Gerne wird dieses Phänomen damit gerechtfertigt, dass Frauen* grundsätzlich ihre Erfüllung darin finden, sich um andere zu kümmern. Es liegt in ihrer Natur. Nein. Es liegt in der Natur aller Menschen, sich umeinander zu kümmern. Aber unsere Systeme, der Kapitalismus, das Patriarchat, sie alle haben nichts mehr mit Natürlichkeit zu tun, vielmehr sind die Frauen*ihnen gleichgültig, oder gerade gut genug, um sie bis zum letzten Tropfen auszuquetschen. Noch besser; sie müssen als Entschuldigung, als Rechtfertigung des Systems herhalten mit Dogmen wie «Frauen sind von Natur aus emotionaler».
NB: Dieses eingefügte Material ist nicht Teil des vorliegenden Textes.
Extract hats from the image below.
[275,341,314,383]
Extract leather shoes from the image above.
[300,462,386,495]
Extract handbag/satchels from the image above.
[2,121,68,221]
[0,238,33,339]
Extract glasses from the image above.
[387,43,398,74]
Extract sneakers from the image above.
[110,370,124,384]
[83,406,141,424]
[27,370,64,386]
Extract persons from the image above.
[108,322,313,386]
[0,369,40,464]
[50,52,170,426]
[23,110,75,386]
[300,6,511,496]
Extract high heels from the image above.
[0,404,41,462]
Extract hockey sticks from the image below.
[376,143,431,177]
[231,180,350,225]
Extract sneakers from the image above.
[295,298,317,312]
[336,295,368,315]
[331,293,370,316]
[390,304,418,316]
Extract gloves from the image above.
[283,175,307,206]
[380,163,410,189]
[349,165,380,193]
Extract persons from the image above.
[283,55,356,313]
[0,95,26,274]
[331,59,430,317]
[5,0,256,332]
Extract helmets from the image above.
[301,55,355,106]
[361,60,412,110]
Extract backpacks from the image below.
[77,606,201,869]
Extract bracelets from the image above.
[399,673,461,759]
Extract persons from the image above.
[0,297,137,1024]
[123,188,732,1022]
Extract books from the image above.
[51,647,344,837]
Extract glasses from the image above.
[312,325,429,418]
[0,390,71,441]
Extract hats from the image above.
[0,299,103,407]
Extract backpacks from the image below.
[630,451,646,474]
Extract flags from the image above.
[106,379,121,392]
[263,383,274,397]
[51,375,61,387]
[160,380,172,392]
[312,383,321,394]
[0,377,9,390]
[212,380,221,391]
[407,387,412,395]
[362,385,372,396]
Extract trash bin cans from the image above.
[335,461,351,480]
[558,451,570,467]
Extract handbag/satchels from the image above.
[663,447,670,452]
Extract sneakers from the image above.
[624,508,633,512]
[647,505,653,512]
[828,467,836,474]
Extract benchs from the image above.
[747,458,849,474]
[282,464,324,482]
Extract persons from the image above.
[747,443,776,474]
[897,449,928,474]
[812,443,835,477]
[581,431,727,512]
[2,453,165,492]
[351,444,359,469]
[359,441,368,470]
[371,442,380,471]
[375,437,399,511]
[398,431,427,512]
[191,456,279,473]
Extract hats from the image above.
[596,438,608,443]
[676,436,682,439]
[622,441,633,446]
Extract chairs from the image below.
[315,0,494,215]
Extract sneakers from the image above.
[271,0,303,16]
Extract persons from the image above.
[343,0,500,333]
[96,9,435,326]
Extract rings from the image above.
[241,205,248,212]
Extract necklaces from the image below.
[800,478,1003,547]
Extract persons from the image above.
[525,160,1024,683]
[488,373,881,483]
Oft wird gesagt, dass Frauen* vom Kapitalismus ausgeschlossen seien – das mag, im Bezug auf den Posten eines CEO’s stimmen, den nur in 3.6% der Fälle Frauen* innehaben – doch der Kapitalismus ist so stark auf Frauen* angewiesen, dass er in seinem momentanen Zustand ohne sie nicht existieren könnte. Denn Frauen* produzieren das wichtigste kapitalistische Gut: Die Arbeitskraft. Das ist auch der Grund, weshalb Frauen* um jeden Preis zuhause gehalten werden und warum Homosexualität, Abtreibung und hohe Bildungsstandards verpönt sind. Denn an ihnen wächst und fällt der Kapitalismus, wie wir ihn heute kennen.
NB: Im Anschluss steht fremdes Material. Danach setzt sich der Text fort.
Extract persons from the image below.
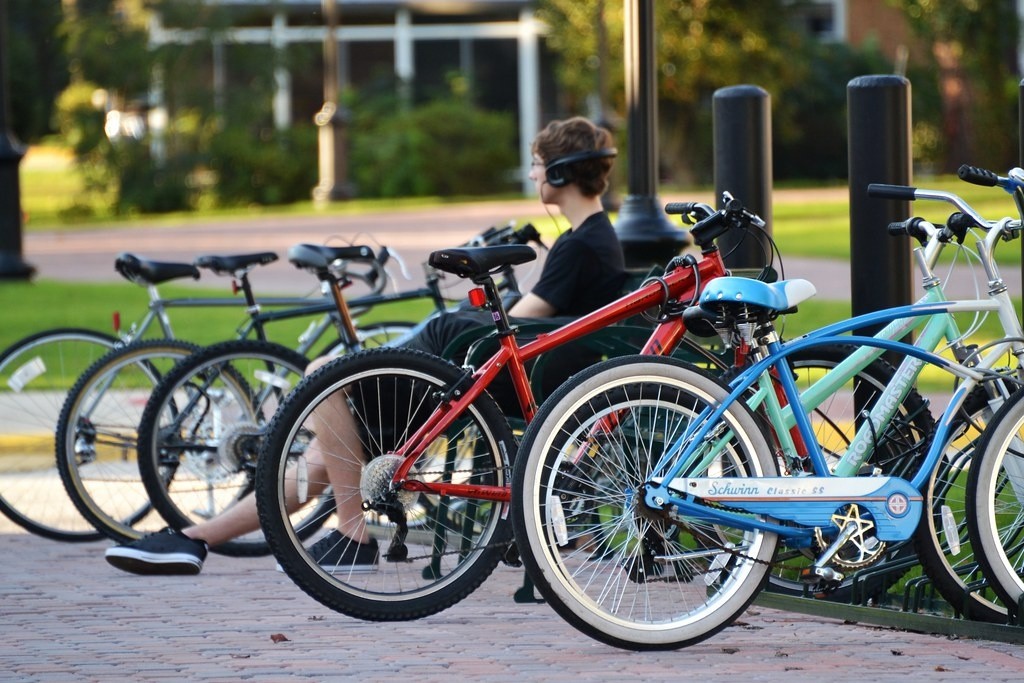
[105,116,623,575]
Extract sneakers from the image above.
[105,527,210,575]
[275,528,379,576]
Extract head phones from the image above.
[544,147,618,187]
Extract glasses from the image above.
[530,158,545,170]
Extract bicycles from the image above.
[256,188,949,624]
[0,222,560,559]
[507,161,1024,654]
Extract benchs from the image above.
[421,266,780,604]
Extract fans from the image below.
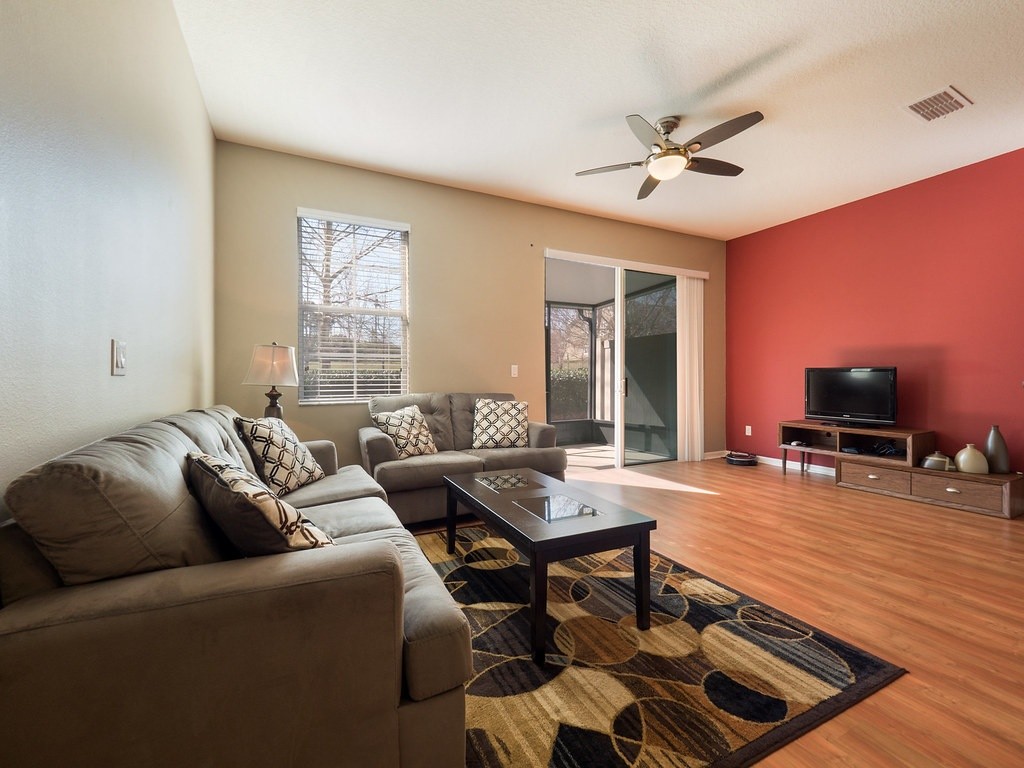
[575,110,764,200]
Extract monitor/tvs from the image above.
[805,366,897,429]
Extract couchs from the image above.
[358,392,567,523]
[0,405,473,768]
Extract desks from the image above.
[442,467,656,664]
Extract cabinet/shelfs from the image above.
[777,420,1024,519]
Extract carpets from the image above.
[411,519,909,768]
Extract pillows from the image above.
[186,451,338,552]
[233,417,325,496]
[477,475,528,490]
[370,404,438,460]
[472,398,528,448]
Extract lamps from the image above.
[645,150,689,183]
[241,342,300,420]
Care Arbeit ist nicht abgekoppelt, sondern verbunden mit der Produktion von Wert. Als reproduktive Arbeit ermöglicht sie die Akkumulation von Kapital. Die gesellschaftliche Unterdrückung von Frauen* ist strukturell verbunden mit der kapitalistischen Produktion. Kapitalismus kann ohne solche Dynamiken nicht auskommen, ja, er produziert sie aktiv. Und auch hier kommt das Konzept der Sorgearbeit ins Spiel. Frauen leisten nicht 79% der Kinderbetreuung, weil es sie erfüllt, den ganzen Tag Windeln zu wechseln, sondern weil sie es sich als einzige «leisten» können, zuhause zu bleiben.
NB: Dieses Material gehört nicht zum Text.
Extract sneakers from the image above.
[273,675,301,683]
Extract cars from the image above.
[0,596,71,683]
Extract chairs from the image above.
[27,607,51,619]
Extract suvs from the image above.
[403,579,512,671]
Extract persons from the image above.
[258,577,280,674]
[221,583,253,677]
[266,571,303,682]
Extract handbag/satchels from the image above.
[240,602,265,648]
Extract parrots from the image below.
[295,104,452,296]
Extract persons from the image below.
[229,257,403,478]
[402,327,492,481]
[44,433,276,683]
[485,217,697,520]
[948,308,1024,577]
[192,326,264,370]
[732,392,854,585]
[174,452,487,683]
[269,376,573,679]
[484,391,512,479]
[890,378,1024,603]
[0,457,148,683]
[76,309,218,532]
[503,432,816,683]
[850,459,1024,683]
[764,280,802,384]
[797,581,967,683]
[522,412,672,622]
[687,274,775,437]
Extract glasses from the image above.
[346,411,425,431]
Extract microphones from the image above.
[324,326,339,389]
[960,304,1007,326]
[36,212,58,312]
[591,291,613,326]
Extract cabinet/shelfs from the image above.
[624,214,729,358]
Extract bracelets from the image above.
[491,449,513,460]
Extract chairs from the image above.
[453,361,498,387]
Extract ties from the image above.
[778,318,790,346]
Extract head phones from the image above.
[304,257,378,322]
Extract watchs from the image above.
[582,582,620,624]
Das ist jedoch nur ein Beispiel von unbezahlter Sorgearbeit, die so oder so verrichtet wird, unabhängig davon, ob die Betroffene erwerbstätig ist oder nicht. Auch in der bezahlten Sorgearbeit sind erheblich mehr Frauen* tätig, wie zum Beispiel in Kindertagesstätten oder Pflegeheimen. Man stelle sich eine Welt ohne Pflegeeinrichtungen vor – ja stimmt, das geht nicht. Und doch werden diese Berufe von den geringen Löhnen fast erstickt. Spitäler werden geschlossen, Altersheime kosten dann eben ein paar tausend Franken mehr und dein Grossmami kann ja sehen, wo sie bleibt. Schliesslich ist sie jetzt nutzlos. Sie kann sich dem Kapitalismus nicht länger aufopfern.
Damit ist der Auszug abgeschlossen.